# About this task:
Below are entries with pictures in them. Output exactly the lines starting at the line with "Versailles Kostüm - The" and ending at the line with "Живет в нашем", both included, but not the pictures.

# Data records:
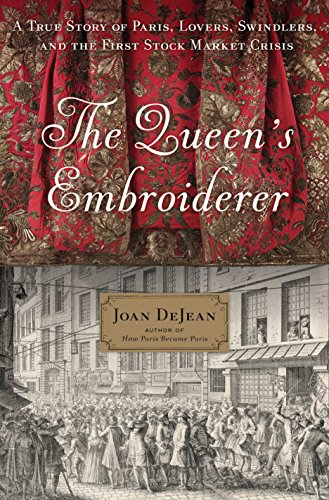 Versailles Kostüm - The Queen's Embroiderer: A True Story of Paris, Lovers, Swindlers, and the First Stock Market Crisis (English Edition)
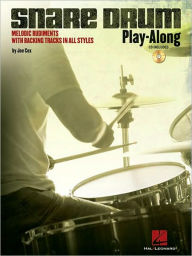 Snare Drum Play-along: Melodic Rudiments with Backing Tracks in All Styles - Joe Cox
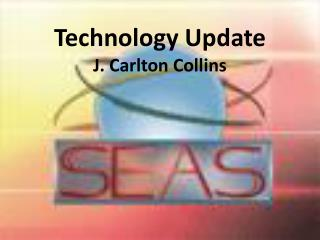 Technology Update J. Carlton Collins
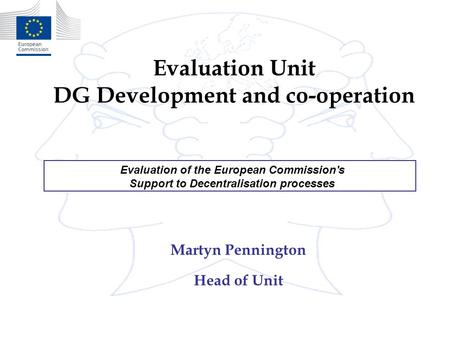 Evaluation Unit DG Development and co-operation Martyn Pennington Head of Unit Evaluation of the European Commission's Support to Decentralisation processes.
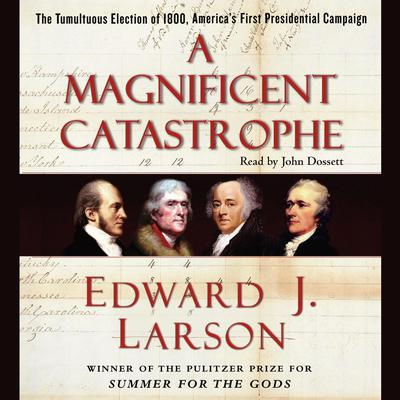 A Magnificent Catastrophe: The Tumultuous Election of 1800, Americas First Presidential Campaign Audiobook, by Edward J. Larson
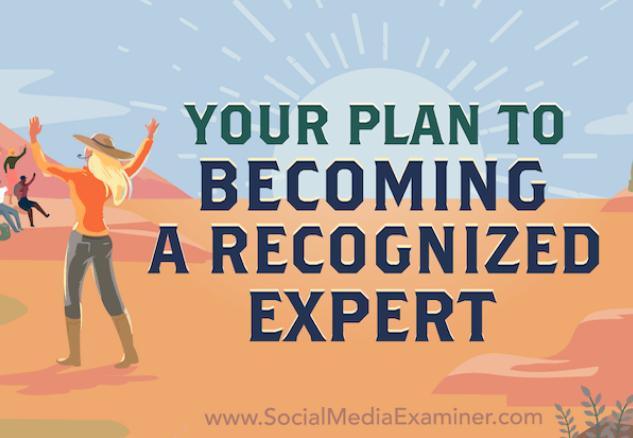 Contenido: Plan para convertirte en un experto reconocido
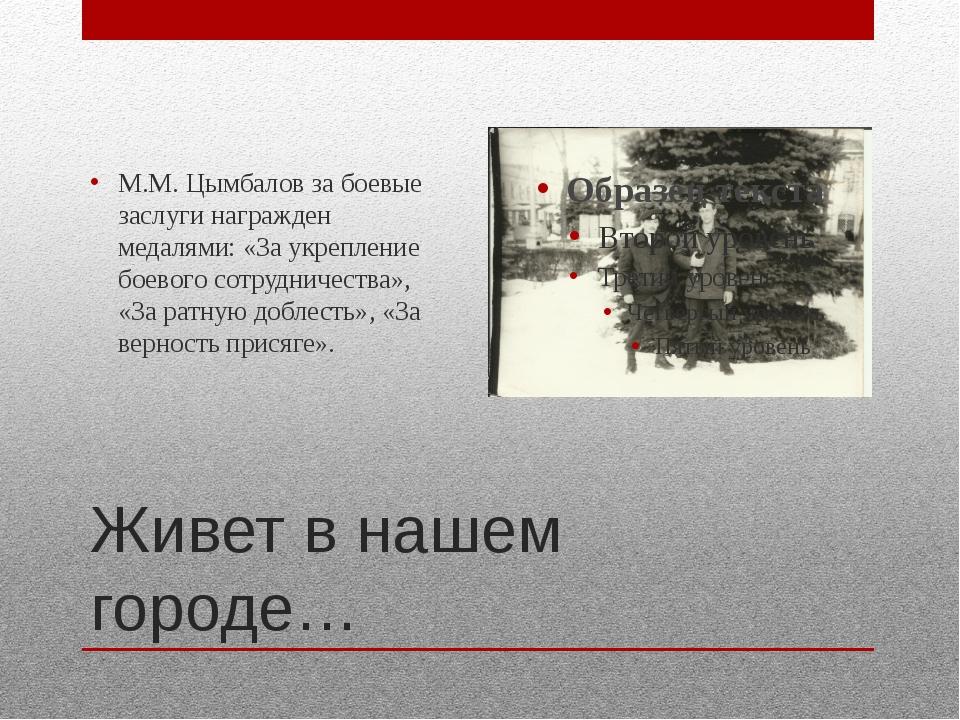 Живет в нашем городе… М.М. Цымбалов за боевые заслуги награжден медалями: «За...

---

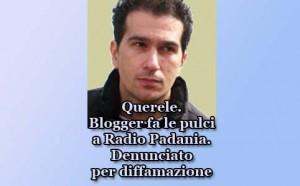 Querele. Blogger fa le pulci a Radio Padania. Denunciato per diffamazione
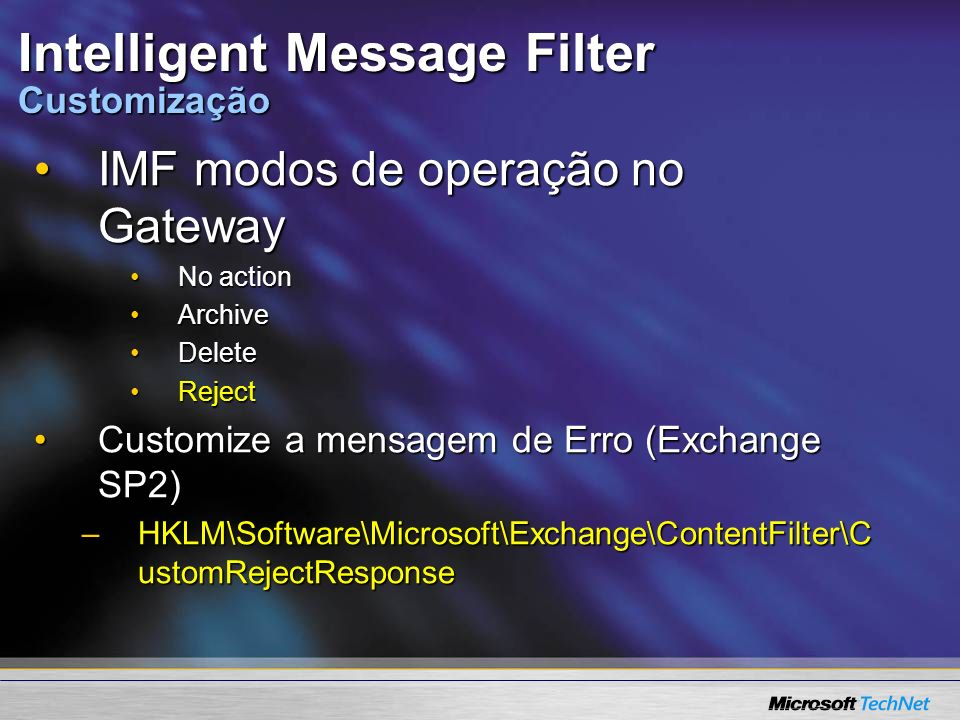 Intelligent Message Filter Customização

# Exercise result:
 Versailles Kostüm - The Queen's Embroiderer: A True Story of Paris, Lovers, Swindlers, and the First Stock Market Crisis (English Edition)
 Snare Drum Play-along: Melodic Rudiments with Backing Tracks in All Styles - Joe Cox
 Technology Update J. Carlton Collins
 Evaluation Unit DG Development and co-operation Martyn Pennington Head of Unit Evaluation of the European Commission's Support to Decentralisation processes.
 A Magnificent Catastrophe: The Tumultuous Election of 1800, Americas First Presidential Campaign Audiobook, by Edward J. Larson
 Contenido: Plan para convertirte en un experto reconocido
 Живет в нашем городе… М.М. Цымбалов за боевые заслуги награжден медалями: «За...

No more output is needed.